School district solutions
House discussed steps his district is taking. The HISD Wraparound program provides families with food, counseling, rental assistance and other services for students who have stressful home lives. He said many schools that have a zero-tolerance policy can criminalize infractions that should be handled inside a classroom rather than a courtroom. HISD’s police department works directly with the Harris County Attorney’s Office to ensure that students with minor infractions enter a program that leads to rehabilitation as well as trauma-informed training with law enforcement.
HISD is working with the Center of Urban Transformation on a program that allows students arrested on minor drug charges to have their records expunged when they complete a drug education program. The school district encourages principals, teachers and students to build rapport rather than surface-level communication to understand the root of a child’s behavior and life experience.

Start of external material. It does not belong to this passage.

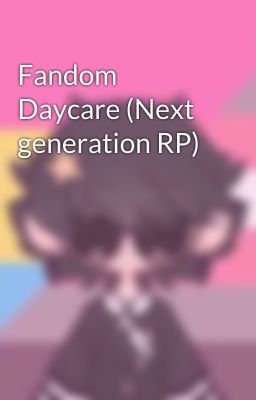 Fandom Daycare (Next generation RP)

Intersection of court system & education
Duru said in Harris County, children and families are afforded court-appointed attorneys who are highly trained in juvenile matters and are given procedural protection and due process. She said judges should have more discretion when determining when there is a violation of probation in order to understand the root causes of the child’s behavior.
Students who are placed in detention centers are removed from their normal education settings and placed into a facility that doesn’t provide the same education quality as in school. The centers should provide the same opportunities a child would receive at their school, so when they do leave, they aren’t falling behind.
City-wide solutions
Rangel listed several ways Houston-area schools can improve.

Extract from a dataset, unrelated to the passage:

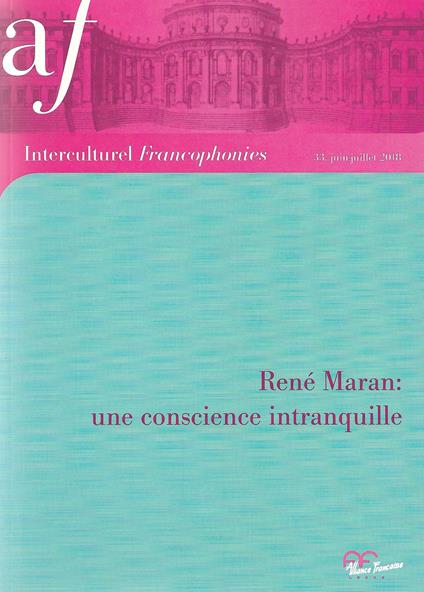 Interculturel. Quaderni dell'Alliance française, Associazione culturale italo-francese. Francophonies (2018). Vol. 33: René Maran: une conscience intranquille. - copertina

- Improve access to direct services and review the student-to-counselor ratio. Many schools in Houston don’t follow the recommended one counselor to every 250 students.
- Redefine the role of counselors. Clinicians should do more than just testing and scheduling.
- Train educators on social-emotional learning and provide deep trauma training not just for a school support officer but for teachers as well.
- Review the school discipline structure and student code of conduct in terms of the framework of equity and implicit bias training.
- Involve the community and youth in the process of reform.